Fellow of Neonatal-Perinatal Medicine University of Nebraska College of Medicine Papillion, Nebraska, United States
Background: Acute kidney injury (AKI) in extremely low birthweight (ELBW) infants is associated with increased risk of morbidity and mortality. The reasons for observed worsened health outcomes after injury aren’t fully elucidated but could be due to co-morbid conditions such as sepsis, adrenal insufficiency, steroid use, diuretic use, or electrolyte derangements. Objective: Thus, our group sought to evaluate associations between AKI during neonatal intensive care unit (NICU) hospitalization in ELBW infants and common pre- and postnatal medical treatments and laboratory values. Design/Methods: An IRB-approved retrospective chart review of infants born < 1,000g admitted to a level III NICU was completed. Data on AKI, medical interventions, and laboratory values was collected. AKI was defined as a rise in serum creatinine of ≥ 0.3 mg/dL within 48 hours or creatinine level >1.6 mg/dL, >1.1 mg/dL, and >1.0 for infants corrected to < 28 weeks, 28-29, and 30-32 weeks gestation, respectively. After adjusting for Clinical Risk Index for Babies (CRIB II) scores, we evaluated the association of AKI and the following variables from day of life (DOL) 1-14 and 15-28: diuretic use, steroid use, antibiotic use, combined enteral + parenteral protein provision in g/kg/day, maximum creatinine level, maximum sodium level, and minimum sodium level. We also evaluated the association of AKI and vasopressor use in the first 10 DOL, maternal antibiotic use, maternal NSAID use, and diagnosis of maternal hypertension. Results: After adjusting for CRIB II scores, infants who had vasopressor use on DOL 1-10; steroid use DOL 15-28; and diuretic use or steroid use on DOL 1-14 had lower odds of having an AKI after adjusting for CRIB II score (Table 1). No significant association was found between AKI and diuretic use DOL 15-28 or between AKI and antibiotic use, highest creatinine levels, highest or lowest sodium levels, or highest protein provision at DOL 1-14 and 15-28. The maternal factors of perinatal antibiotic use, recorded NSAID use, and hypertension were not associated with neonatal AKI.

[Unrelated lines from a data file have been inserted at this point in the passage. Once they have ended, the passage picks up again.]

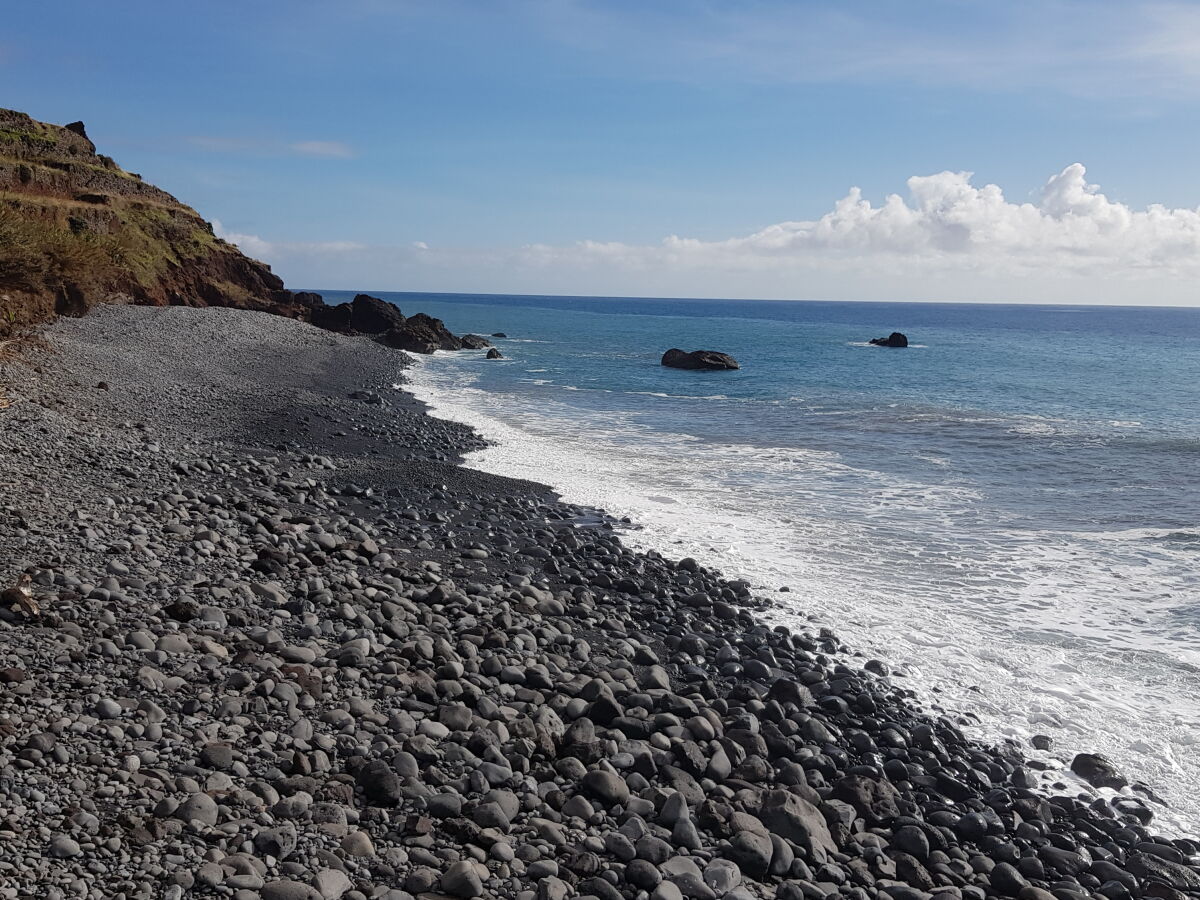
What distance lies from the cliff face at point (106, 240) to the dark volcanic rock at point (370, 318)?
3.36 metres

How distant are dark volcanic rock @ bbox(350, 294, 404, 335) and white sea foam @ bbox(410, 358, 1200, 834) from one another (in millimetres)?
39327

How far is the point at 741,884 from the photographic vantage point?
598 cm

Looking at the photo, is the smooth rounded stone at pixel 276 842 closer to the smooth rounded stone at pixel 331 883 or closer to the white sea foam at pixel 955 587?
the smooth rounded stone at pixel 331 883

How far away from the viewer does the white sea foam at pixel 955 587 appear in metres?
9.22

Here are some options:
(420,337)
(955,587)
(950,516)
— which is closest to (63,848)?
(955,587)

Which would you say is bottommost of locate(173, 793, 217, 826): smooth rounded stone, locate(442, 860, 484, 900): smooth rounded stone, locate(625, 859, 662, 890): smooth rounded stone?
locate(625, 859, 662, 890): smooth rounded stone

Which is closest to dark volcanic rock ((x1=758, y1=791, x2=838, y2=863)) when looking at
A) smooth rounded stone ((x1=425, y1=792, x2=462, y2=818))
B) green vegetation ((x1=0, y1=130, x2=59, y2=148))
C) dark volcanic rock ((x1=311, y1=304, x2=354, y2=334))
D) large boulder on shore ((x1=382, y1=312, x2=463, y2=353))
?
smooth rounded stone ((x1=425, y1=792, x2=462, y2=818))

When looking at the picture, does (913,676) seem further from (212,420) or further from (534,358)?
(534,358)

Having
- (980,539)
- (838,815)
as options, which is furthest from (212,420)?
(838,815)

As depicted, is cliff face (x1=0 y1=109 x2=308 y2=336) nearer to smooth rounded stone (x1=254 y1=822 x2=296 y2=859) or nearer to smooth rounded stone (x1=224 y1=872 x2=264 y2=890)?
smooth rounded stone (x1=254 y1=822 x2=296 y2=859)

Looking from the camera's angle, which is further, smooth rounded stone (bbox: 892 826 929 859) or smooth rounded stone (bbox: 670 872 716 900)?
smooth rounded stone (bbox: 892 826 929 859)

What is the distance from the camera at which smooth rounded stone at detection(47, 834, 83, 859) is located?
16.3ft

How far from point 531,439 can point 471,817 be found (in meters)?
20.0

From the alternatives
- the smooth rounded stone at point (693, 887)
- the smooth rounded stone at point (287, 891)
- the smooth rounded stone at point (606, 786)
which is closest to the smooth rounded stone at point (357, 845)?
the smooth rounded stone at point (287, 891)
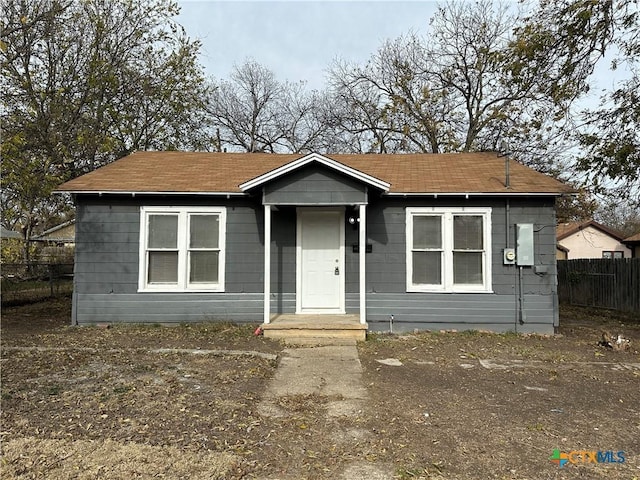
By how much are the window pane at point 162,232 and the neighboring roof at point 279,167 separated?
63 cm

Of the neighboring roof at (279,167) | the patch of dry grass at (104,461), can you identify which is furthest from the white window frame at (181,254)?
the patch of dry grass at (104,461)

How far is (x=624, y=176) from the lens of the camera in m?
9.85

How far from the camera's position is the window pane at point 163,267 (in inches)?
359

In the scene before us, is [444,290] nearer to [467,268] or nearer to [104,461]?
[467,268]

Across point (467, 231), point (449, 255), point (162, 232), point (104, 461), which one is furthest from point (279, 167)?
point (104, 461)

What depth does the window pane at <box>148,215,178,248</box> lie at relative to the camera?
29.9 ft

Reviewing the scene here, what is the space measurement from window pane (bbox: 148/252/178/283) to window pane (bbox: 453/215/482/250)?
5727 millimetres

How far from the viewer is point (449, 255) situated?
8992 millimetres

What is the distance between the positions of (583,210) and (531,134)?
13.3 ft

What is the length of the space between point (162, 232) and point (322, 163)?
3.62m

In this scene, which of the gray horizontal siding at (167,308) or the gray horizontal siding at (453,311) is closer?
the gray horizontal siding at (453,311)

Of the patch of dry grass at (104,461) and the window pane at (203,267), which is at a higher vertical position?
the window pane at (203,267)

Conclusion(s): The findings that diuretic, vasopressor, and steroid use were associated with lower odds of AKI were unexpected. We theorize this could be secondary to the prevention of volume overload or closer monitoring of the fluid status of these patients. A confounding factor could be that we did not define AKI by oliguria, which could affect the association between creatinine levels and steroid or diuretic use. Future research with a larger cohort is warranted to further study these associations and to identify medical interventions associated with AKI.